Document segment
________________

# HELP!



## SouthernEssence (Jan 10, 2008)

An owner of a gift shop out of town is wanting me to send her samples.  I only have 1 wholesale customer and they're 3 miles away so I've never sent samples before.

What do I send?  Do I send her whole bars in the packaging and everything?  I have about 20 different soaps, do I send her like 5 bars?


----------



## dragonfly princess (Jan 10, 2008)

Send just 1 or 2 of what you make. If they like them, make them pay for them   Just my personal 2 cents....


----------



## Lane (Jan 10, 2008)

I'd send one nice bar, packaged and labeled. And then some 'raw' samples like inch cubes in little baggies with their scents labeled so they can get a feel for your variety. I wouldn't send a sample of EVERY bar you make, but like five of your best.


----------



## Tabitha (Jan 10, 2008)

Lane hit it on the nose.

One sample so they can see the finished labeled produc & the smaller cubes for  scent samples.


----------



## Lane (Jan 10, 2008)

Tabitha said:
			
		

> Lane hit it on the nose.
> 
> One sample so they can see the finished labeled produc & the smaller cubes for  scent samples.



Thanks! I once sent a large sample package to a local store who was asking about carrying my line. I sent 10 really pretty packages bars, and never heard back from the place... If you figure  you sell the bars at $5.00, I was out $50.00.


----------



## NEASoapWorks (Jan 10, 2008)

*Yep*

I would send one bar, for presentation, and some smaller "slices" for variety.


----------



## SouthernEssence (Jan 12, 2008)

Ok I sent her the samples.  She wanted something Lavender so I sent her my Lavender & Goats Milk in a full size bar with packaging.  I also sent 6 end pieces (about 1/4 thick) of other soaps.  Of course I took a picture too.   :wink:


----------



## Lane (Jan 12, 2008)

That looks great! Good use of your end pieces too... I really like your boxes!!


----------



## Lucy (Jan 15, 2008)

How far from you is this store? I would make the effort to visit personally if it it's nt hundreds of miles away. You can always ship product afterwards.


----------



## SouthernEssence (Jan 15, 2008)

Lucy said:
			
		

> How far from you is this store? I would make the effort to visit personally if it it's nt hundreds of miles away. You can always ship product afterwards.



3 hours away.  I'm not spending that much on gas for a possible sale.  

I just mapquested it 164.72 miles, 3 hours and 18 minutes.


----------



## Guest (Jan 15, 2008)

*presentation*

What I do is make small scent samples, about the size of petit fours. I send about four or five of my best scents.

Then, shrink wrap them and place them on a long piece of cardboard...then shrink wrap the whole thing....place my label on it, and send it in a decorative box along with one full-size bar and my press kit.


----------



## pink-north (Jan 16, 2008)

Southern Essence, how did you go about getting your first wholesale account. I'm considering asking a shop owner here in town to carry my soaps, but I don't know what I should say or how I should approach her. Any help for a newbie like myself? I would really appreciate it.

________________

Dataset content
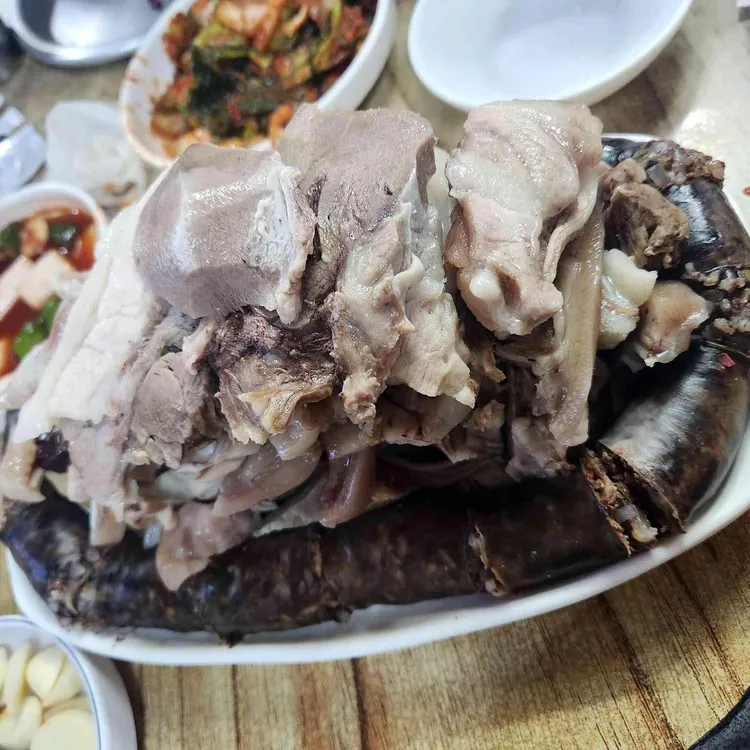 부여순대 대표 사진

________________

What to work on
Set down the passage of the soap-samples forum thread between "## SouthernEssence (Jan 10, 2008)" and "like 5 bars?", inclusive, word for word.

Reply to the task
## SouthernEssence (Jan 10, 2008)

An owner of a gift shop out of town is wanting me to send her samples.  I only have 1 wholesale customer and they're 3 miles away so I've never sent samples before.

What do I send?  Do I send her whole bars in the packaging and everything?  I have about 20 different soaps, do I send her like 5 bars?